Le retrait de l’agrément à la Centrale d’achat des médicaments essentiels (Came) par le gouvernement ne signifie pas qu’il y a rupture de médicaments dans les formations sanitaires. C’est la principale note qu’on peut retenir du message livré par le ministre de la Santé, Benjamin Hounkpatin, au cours de sa rencontre avec les professionnels des médias. A l’en croire, la convention a été retirée à la Came pour repartir sur de nouvelles bases qui seront définies par les travaux de la Commission des reformes du sous-secteur de la pharmacie. « Cette dénonciation de convention ne signifie pas que la Came a disparu, ni qu’il y a une cessation de la cession des médicaments », a-t-il déclaré.
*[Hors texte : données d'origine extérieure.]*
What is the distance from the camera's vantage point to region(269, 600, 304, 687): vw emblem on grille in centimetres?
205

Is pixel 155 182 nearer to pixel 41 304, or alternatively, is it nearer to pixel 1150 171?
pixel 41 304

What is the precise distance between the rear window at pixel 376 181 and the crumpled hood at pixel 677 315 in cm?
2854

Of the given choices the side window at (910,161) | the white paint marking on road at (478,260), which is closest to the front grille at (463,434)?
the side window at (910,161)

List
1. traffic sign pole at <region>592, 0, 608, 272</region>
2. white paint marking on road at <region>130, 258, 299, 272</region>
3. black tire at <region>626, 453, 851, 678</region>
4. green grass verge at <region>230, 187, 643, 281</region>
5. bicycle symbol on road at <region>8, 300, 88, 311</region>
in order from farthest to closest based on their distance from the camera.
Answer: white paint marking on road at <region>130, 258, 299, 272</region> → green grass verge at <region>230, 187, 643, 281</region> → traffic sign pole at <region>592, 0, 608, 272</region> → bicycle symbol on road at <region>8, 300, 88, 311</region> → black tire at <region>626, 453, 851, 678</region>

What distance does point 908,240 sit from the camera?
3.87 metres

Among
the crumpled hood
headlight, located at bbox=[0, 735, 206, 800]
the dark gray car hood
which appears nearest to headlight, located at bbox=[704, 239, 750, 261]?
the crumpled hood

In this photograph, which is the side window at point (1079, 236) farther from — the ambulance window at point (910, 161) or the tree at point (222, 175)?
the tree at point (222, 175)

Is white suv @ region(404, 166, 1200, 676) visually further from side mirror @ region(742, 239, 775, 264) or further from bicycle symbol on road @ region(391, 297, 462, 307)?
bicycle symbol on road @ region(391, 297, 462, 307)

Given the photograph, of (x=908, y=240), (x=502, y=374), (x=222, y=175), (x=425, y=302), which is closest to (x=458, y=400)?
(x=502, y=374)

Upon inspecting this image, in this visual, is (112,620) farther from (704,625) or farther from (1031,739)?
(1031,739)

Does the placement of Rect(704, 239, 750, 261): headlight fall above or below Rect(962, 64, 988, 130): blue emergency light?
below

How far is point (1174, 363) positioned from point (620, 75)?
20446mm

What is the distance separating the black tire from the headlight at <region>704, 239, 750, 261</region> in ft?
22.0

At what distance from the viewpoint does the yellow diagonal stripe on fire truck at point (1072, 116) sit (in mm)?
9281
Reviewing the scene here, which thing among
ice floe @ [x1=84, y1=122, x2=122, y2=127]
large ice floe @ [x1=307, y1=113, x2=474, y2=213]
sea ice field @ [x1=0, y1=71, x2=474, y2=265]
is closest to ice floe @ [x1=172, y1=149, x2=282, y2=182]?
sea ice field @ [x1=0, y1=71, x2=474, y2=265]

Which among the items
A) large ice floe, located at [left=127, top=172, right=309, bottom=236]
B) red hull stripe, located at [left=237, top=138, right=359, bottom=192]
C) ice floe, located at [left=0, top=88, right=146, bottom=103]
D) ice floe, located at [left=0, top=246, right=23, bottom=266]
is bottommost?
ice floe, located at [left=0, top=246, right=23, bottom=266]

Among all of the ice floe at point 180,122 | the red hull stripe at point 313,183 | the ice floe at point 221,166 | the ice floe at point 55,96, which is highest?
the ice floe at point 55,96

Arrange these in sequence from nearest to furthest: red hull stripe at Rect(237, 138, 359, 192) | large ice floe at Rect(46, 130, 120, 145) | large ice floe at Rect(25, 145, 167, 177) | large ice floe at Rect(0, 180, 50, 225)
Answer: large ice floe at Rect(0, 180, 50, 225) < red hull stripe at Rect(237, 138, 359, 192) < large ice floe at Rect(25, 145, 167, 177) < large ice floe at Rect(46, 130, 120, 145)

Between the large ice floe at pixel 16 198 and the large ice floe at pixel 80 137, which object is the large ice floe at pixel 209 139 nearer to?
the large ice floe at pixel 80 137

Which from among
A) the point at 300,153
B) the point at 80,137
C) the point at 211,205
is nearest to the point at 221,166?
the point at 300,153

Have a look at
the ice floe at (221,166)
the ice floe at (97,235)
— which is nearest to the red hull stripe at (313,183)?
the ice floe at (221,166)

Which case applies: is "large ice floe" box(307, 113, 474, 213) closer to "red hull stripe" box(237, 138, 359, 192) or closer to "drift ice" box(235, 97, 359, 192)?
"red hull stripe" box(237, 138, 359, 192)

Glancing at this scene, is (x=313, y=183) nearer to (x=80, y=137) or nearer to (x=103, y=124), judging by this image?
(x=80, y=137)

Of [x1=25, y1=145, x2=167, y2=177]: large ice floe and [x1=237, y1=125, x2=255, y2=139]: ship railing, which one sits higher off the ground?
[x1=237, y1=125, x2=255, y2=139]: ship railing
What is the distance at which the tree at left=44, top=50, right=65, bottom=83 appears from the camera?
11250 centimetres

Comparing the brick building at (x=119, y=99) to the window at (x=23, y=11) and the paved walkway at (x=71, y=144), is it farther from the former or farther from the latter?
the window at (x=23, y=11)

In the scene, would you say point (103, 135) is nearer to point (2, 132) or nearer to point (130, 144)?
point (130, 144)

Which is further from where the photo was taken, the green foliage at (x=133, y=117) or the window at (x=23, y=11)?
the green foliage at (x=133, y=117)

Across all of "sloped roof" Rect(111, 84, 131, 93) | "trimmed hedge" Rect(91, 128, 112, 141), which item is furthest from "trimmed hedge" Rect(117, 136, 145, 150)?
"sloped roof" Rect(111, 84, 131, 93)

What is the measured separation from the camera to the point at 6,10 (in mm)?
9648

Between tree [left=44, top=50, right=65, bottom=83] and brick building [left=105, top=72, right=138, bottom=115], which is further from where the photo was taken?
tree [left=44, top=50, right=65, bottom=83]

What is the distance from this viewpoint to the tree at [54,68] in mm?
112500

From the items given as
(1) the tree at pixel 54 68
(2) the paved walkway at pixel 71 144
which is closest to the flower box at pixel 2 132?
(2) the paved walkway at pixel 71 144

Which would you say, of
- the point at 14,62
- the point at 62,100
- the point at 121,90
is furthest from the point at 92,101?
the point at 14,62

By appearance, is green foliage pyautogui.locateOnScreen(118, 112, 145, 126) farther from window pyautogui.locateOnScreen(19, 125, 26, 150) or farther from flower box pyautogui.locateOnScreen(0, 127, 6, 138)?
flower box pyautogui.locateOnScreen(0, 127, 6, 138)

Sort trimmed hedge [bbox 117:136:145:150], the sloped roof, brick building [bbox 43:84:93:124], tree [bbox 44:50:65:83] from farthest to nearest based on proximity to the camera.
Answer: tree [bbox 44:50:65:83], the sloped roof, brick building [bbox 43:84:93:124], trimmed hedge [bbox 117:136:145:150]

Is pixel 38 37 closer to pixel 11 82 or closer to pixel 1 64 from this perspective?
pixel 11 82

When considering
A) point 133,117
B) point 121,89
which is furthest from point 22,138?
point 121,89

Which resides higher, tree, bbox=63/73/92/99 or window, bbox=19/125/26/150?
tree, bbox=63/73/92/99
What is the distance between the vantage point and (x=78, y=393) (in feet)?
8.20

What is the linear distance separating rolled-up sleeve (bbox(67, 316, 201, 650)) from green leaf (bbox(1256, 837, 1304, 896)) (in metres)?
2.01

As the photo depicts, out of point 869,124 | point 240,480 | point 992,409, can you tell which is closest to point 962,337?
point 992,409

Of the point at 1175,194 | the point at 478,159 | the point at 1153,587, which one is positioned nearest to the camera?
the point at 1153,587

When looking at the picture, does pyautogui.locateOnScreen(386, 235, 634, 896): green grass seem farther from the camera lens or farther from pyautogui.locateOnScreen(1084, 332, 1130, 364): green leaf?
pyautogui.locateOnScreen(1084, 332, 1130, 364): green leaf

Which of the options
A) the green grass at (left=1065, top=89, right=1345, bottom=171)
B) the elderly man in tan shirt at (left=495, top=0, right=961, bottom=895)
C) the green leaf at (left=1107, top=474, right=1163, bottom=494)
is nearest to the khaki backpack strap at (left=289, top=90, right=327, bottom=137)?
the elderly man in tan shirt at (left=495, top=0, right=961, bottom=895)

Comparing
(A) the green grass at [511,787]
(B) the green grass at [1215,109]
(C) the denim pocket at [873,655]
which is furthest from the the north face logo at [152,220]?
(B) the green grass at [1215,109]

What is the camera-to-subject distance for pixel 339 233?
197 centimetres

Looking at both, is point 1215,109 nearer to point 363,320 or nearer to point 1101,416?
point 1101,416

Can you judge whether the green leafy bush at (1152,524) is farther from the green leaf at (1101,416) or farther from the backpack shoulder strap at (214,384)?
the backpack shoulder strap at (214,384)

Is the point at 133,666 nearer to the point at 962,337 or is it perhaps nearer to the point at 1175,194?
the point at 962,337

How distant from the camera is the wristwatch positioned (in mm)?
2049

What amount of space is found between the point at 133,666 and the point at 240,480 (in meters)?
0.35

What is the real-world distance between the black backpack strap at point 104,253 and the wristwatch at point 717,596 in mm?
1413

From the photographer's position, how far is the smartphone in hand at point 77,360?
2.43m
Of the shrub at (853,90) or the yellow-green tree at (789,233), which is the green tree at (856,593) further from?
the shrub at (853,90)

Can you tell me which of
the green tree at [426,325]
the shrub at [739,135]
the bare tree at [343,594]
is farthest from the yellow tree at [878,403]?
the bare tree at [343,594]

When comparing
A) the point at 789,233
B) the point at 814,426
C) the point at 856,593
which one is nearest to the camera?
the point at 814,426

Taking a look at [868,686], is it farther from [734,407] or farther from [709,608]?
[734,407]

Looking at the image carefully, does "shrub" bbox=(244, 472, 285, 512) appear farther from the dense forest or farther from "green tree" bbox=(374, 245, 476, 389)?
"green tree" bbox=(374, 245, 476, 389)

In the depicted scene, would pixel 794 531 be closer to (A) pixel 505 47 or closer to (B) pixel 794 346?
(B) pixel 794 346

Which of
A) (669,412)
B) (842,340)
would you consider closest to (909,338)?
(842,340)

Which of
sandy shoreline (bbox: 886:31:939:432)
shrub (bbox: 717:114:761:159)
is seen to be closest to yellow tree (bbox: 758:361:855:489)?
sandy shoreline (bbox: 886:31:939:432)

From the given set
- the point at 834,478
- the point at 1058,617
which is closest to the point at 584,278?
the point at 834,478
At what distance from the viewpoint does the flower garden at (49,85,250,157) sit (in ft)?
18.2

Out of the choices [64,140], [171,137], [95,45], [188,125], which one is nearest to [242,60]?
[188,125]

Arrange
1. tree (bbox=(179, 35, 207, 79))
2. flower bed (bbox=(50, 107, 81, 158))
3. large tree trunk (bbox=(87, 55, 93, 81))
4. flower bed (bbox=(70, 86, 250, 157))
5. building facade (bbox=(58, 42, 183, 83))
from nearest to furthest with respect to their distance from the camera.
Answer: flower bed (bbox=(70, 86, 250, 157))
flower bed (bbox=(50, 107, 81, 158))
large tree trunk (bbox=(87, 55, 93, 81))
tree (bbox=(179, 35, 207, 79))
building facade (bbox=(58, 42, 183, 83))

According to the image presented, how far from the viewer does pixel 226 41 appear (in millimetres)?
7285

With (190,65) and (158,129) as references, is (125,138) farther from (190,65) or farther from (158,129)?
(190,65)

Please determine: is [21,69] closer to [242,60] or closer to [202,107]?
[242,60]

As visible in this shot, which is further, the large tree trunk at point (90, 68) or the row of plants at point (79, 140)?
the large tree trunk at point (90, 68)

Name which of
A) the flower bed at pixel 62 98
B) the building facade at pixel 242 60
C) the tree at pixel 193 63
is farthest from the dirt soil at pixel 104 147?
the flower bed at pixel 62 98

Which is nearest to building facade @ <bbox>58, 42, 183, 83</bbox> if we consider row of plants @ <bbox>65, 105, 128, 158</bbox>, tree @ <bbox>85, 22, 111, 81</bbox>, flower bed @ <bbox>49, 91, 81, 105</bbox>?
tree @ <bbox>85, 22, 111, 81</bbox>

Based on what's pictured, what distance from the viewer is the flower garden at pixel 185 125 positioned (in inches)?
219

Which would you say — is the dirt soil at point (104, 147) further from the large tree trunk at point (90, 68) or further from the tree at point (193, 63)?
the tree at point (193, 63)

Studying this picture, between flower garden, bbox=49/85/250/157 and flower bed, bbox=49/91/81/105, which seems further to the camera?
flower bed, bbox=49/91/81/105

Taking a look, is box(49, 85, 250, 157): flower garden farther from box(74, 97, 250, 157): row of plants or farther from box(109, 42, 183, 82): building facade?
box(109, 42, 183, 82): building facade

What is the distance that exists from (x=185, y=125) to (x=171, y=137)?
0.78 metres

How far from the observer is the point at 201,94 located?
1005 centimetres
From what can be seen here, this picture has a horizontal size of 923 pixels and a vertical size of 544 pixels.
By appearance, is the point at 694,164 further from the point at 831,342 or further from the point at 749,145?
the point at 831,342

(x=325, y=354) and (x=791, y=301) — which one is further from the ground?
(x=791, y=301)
A l’entendre, une Assemblée générale qui s’est tenue dans la journée d’hier jeudi 28 juin 2018, va définir les nouvelles bases d’accord entre le gouvernement et la Came. « Je voudrais rassurer les populations que les médicaments sont toujours disponibles dans les formations sanitaires », a-t-il laissé entendre. Quant au ministre de la Justice, Séverin Quenum, il a mis en garde les individus qui partagent de fausses informations sur les réseaux sociaux.  « Il faut que les gens fassent attention. Dire que la Came ne fournit plus de produits pharmaceutiques est une désinformation », a-t-il martelé avant de souligner que les contrevenants seront poursuivis et punis conformément aux règles et lois en vigueur. Par ailleurs, l’autorité ministérielle a certifié que toutes les dispositions sont prises pour qu’il n’y ait jamais pénurie dans les centres de santé alimentés par la Came.